By, Sandy Deane, Barbados Today
Government’s regulator of the medicinal cannabis industry has appealed for business plans by would-be growers, handlers and traders, its director has declared.
Dr Shantal Munro-Knight, who heads the cannabis unit in the Ministry of Agriculture, said there was already interest in cannabis exports from Barbados.
Her call comes in anticipation of the ministry’s unit being launched as the Barbados Medicinal Cannabis Licensing Authority (BMCLA).
The BMCLA is by law the sole regulator of the medicinal cannabis industry. It licenses the cultivation, processing, transport and dispensing of medicinal cannabis to patients.
It has not been announced when the Barbados Medicinal Cannabis Licensing Board (BMCLA) is to be appointed to oversee the authority, the sole regulator of the medicinal cannabis industry.
The BMCLA has been formally constituted, now four months after Minister of Agriculture Indar Weir announced the agency should be ready to begin issuing licences by February.

▶ _Stored data_
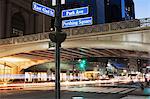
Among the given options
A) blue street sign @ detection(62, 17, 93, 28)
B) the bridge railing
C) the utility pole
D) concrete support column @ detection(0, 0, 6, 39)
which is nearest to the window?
concrete support column @ detection(0, 0, 6, 39)

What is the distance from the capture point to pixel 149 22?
29453 mm

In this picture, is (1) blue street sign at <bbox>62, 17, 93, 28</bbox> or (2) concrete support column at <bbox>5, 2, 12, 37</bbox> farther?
(2) concrete support column at <bbox>5, 2, 12, 37</bbox>

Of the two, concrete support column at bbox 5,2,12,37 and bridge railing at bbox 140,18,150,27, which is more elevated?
concrete support column at bbox 5,2,12,37

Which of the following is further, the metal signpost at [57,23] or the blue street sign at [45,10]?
the blue street sign at [45,10]

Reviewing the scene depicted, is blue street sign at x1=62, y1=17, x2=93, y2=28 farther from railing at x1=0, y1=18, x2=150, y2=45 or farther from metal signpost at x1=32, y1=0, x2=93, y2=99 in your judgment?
railing at x1=0, y1=18, x2=150, y2=45

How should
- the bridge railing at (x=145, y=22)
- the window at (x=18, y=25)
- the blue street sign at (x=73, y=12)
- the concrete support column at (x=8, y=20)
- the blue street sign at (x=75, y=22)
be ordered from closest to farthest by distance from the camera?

▶ _Instructions_
a – Using the article on Barbados's medicinal cannabis regulator, decide whether each statement agrees with it. Answer yes or no, and quote the deciding words. (i) Dr Shantal Munro-Knight heads the cannabis unit in the Ministry of Agriculture. (ii) The BMCLA licenses only the cultivation of medicinal cannabis. (iii) There was already interest in cannabis exports from Barbados.
b – Proceed with the article on Barbados's medicinal cannabis regulator, continuing from where it stops.

▶ _Answers for this exercise_
a –
(i) Yes: "Dr Shantal Munro-Knight, who heads the cannabis unit in the Ministry of Agriculture"
(ii) No: "It licenses the cultivation, processing, transport and dispensing of medicinal cannabis to patients."
(iii) Yes: "there was already interest in cannabis exports from Barbados"

b –
Back then, he told Barbados TODAY: “I am happy to report that the authority is established, and they are ready to work.
“I am hoping that the first of the licence would be ready to be issued before February but no later than the end of that month.
“By February all of the necessary information should be in the public domain, so that the public will be aware of the process and what they have to do in order to be able to start to apply for licences.”
Dr Munro-Knight told more than 100 participants in a virtual farmers’ forum on cannabis last Friday that while investment in the industry will be capital heavy, small farmers and entrepreneurs can carve out an opportunity through joint ventures as the industry expands.
As an example, Dr Munro-Knight said through a licence from the authority for transporting cannabis, “there is nothing that prevents two or three small businesspersons getting together and say, let’s invest in transport vehicles that we will outfit to transport cannabis”.
She added: “We shouldn’t think as soon as day one, we are going to have the capacity to participate in the regime at the same level. There will be a period of learning, there will be a period where we will have to gather investment, put the coppers together, see what the best ways are and learn the lessons. Therefore, we must give ourselves time.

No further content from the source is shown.